◆ Consigne A ◆
D'après le texte ci-dessous, à quelle date ont eu lieu les élections qualifiées de « coup de massue » ?

◆ Texte ◆
=-=-=

Le pire en matière d’identités agressives vint en novembre, a l’issue d’une arrière
saison si ensoleillée qu’elle incitait à l’optimisme. Et pourtant, le 13 de ce mois
ont lieu des centaines d’assassinats dans les rues de Paris, perpétrés par de jeunes
Français qui ne se reconnaissent plus dans leur nation et leur famille, au point de
leur cracher leur haine, en se faisant les exécuteurs d’une insurrection moyen-orientale, où la terreur le dispute au fanatisme prétendument « islamique ». C’est
au nom d’un Coran qu’ils n’ont pour la plupart jamais lu, que ces enfants perdus
en perte de repères se croient les paladins d’une nouvelle identité qui les pousse
à tuer tout ce qui n’est pas eux. On a dit jusqu’à satiété à quel point ces
exécutions avaient révulsé l’opinion, en insistant plus que de raison sur le
discours d’amour universel, en Marseillaises tricolores et en bougies du
souvenir, qui a déferlé le long des rues sur la France meurtrie. Ce mouvement
compassionnel justifié ne doit pas occulter la réaction en miroir des xénophobies
réciproques au coeur de cet hiver français 2015. Dans les semaines de novembre
et décembre, les agressions contre des mosquées, des Kebab, contre des
Musulmans en un mot, allègrement confondus avec les crimes « djihadistes » par
certains, se sont multipliés, bien qu’on en parle peu, qu’on le formule avec
prudence.

Puis vint le coup de massue des élections du 6 décembre : Maître en démagogie,
le Front National a su engranger les conséquences traumatisantes des politiques
« d’austérité », de l’afflux organisé de migrants, et des attentats djihadistes. Parti
de tous les Nationalistes, des résidus du Pétainisme aux Gaullistes oublieux des
temps d’Algérie, il réunit les sectateurs d’une nation qui serait expurgée de toute
lutte de classes entre exploiteurs et exploités, au profit de dérives « identitaires ».
Il a su habilement se poser en défenseur des petites gens contre les « technocrates européens », sans mettre en cause le moins du monde l’idéologie
« libérale » et le Capitalisme qui les anime. Mais la fille Le Pen et sa nièce
savent tout aussi bien que l’ancêtre OAS quels fantasmes agitent leur électorat.
Marine conclut sa campagne en Nord-Picardie en félicitant " les Français qui ne
veulent pas porter la djellaba "
.Et Marion en Provence ajoute pour sa part :
" nous ne sommes pas une terre d’Islam...qui n’a pas vibre au Sacre de Reims
n’est pas vraiment français "

=-=-=

◆ Liste ◆
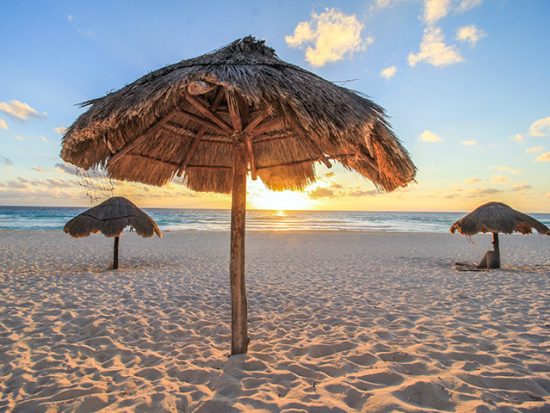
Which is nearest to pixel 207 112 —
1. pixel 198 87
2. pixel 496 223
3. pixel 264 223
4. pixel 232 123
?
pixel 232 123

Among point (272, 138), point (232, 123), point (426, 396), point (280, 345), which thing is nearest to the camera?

=-=-=

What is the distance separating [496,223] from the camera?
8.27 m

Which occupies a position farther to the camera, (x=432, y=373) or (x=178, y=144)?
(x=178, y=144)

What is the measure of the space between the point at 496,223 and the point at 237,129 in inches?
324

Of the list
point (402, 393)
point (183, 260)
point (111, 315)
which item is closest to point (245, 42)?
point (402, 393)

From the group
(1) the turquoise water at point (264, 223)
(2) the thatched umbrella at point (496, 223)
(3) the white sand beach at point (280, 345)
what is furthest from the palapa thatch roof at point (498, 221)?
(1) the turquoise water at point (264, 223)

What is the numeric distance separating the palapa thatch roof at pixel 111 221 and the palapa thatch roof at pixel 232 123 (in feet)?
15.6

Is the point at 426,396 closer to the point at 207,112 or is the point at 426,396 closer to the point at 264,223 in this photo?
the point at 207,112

=-=-=

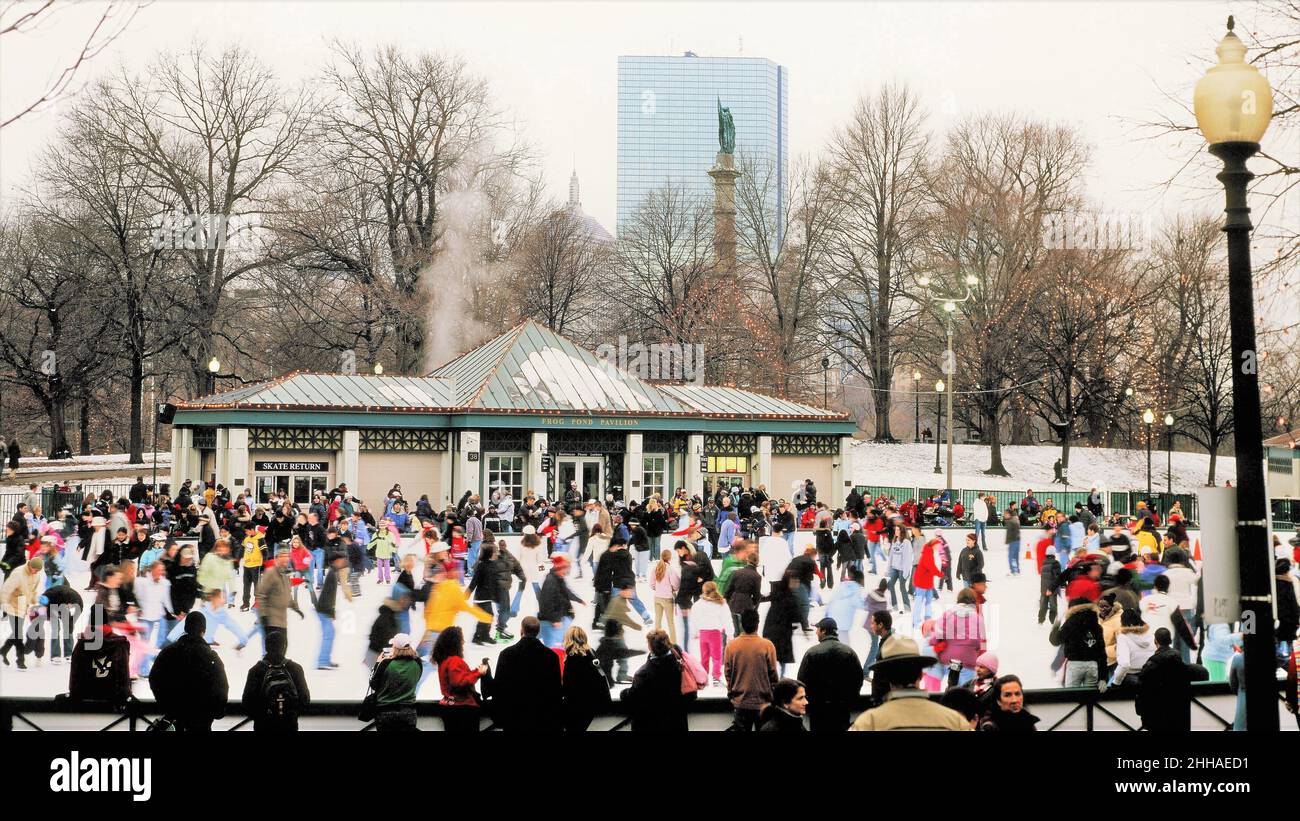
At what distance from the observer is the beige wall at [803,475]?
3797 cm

=-=-=

◆ Consigne B ◆
Présentez en tableau Markdown le passage de la liste qui va de la ligne contenant « Which is nearest to pixel 207 112 — » jusqu'à la ligne contenant « Among point (272, 138), point », ces deux lignes comprises et sans les lignes vides. Utilisez les colonnes « Numéro » et « Ligne de la liste ».

◆ Réponse A ◆
Le 6 décembre.

◆ Réponse B ◆
| Numéro | Ligne de la liste |
|---|---|
| 1 | Which is nearest to pixel 207 112 — |
| 2 | 1. pixel 198 87 |
| 3 | 2. pixel 496 223 |
| 4 | 3. pixel 264 223 |
| 5 | 4. pixel 232 123 |
| 6 | ? |
| 7 | pixel 232 123 |
| 8 | Among point (272, 138), point (232, 123), point (426, 396), point (280, 345), which thing is nearest to the camera? |